ATLAS can be used to analyze a wide variety of sample types, including but not limited to: glass chips, rubber, paint, soil/geological material, metals, money/coins, glitter, and more.
ATLAS is the only µ-XRF unit that has software that automatically processes and presents data according to the specifications in the ASTM method: “ASTM E2926-13 Forensic Comparison of Glass using Micro-XRF Spectrometry”. The use of the software eliminates potential sources of human introduced error within the numerical data.
ATLAS is a very powerful tool capable of single or multi-spot analysis as well as elemental mapping to identify location of elements within a sample. This is extremely useful for paint chip/layer analysis.
Due to the micron-sized spot of ATLAS different layers of paint chips are easily resolved not only elementally but also by comparative concentrations from one sample to the next. This can help differentiate closely related samples by the coating, paint, or base coat in any combination. ATLAS can also be used as a bulk spot size XRF for homogenous evidence materials such as soil, metals, or other unidentified materials.

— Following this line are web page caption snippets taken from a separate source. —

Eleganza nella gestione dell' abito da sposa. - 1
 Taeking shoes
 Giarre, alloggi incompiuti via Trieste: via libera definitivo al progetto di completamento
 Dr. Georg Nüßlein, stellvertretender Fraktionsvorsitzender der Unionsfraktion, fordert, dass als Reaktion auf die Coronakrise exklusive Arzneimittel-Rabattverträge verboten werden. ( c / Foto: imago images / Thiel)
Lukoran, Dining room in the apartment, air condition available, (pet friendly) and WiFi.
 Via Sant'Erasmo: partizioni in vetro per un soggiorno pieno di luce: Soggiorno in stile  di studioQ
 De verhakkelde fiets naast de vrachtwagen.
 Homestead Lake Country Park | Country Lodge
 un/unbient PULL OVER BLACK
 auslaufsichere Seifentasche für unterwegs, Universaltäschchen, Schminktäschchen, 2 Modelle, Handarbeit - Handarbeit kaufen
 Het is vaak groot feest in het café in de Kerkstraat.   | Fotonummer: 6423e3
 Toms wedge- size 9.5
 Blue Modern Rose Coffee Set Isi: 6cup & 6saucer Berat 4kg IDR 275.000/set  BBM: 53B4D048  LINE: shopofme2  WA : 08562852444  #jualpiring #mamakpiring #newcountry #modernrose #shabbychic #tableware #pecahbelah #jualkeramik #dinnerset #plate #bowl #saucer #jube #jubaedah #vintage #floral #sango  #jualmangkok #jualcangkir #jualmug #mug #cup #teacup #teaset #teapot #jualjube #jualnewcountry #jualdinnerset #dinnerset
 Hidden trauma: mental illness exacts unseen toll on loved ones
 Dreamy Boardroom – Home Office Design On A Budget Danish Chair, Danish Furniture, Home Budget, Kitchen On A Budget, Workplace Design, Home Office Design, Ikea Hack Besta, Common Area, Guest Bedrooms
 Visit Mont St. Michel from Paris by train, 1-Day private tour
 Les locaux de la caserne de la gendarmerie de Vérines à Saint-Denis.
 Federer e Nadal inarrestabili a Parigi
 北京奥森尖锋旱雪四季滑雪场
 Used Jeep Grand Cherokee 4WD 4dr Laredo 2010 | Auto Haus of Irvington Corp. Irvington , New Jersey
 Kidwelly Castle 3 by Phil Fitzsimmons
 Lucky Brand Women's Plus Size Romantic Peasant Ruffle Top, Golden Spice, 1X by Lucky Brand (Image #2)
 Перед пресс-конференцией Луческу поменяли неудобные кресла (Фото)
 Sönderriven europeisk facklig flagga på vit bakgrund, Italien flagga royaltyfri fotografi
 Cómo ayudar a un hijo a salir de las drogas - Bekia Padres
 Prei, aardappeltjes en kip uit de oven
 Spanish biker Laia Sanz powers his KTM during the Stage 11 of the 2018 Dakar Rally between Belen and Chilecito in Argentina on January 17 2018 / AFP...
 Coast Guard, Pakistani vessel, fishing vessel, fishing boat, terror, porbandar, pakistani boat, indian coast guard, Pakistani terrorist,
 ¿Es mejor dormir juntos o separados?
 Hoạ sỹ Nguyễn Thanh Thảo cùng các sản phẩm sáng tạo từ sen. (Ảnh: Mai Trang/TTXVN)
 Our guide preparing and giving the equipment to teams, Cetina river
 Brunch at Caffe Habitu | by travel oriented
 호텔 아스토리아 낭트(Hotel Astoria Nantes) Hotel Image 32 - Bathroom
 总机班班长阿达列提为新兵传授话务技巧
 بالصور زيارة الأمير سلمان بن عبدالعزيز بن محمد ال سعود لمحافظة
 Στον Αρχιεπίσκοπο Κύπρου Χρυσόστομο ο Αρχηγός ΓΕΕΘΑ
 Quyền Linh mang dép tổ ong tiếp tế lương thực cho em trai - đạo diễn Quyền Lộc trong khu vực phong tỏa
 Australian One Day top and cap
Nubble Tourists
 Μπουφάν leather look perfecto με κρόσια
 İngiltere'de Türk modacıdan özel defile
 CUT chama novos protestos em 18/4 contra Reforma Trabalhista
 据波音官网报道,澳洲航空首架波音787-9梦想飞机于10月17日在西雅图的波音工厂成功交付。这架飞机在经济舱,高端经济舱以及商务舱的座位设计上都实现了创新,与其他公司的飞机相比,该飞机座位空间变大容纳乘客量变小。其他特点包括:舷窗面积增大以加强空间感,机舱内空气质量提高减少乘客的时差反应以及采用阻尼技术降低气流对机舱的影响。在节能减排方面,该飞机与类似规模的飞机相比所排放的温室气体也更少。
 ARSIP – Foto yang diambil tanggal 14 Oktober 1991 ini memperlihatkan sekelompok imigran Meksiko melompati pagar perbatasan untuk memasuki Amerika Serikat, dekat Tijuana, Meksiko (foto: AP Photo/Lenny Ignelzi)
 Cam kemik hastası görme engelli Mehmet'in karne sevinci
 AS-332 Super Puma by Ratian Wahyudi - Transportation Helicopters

XRF can help distinguish between two very closely related steel standards by comparing trace levels of elements. Shrapnel from a pipe bomb scene could be compared to metal shavings found in a suspect’s garage.
Identify trace elemental similarities or differences between tire mark and tire. Scrapings from a tire mark at a hit and run scene can be compared to a suspect vehicle.
XRF can easily identify differences between common potting soil and contaminated soil. Soil found from a shoe print at a crime scene can potentially indicate the suspect has been to or is from a specific region.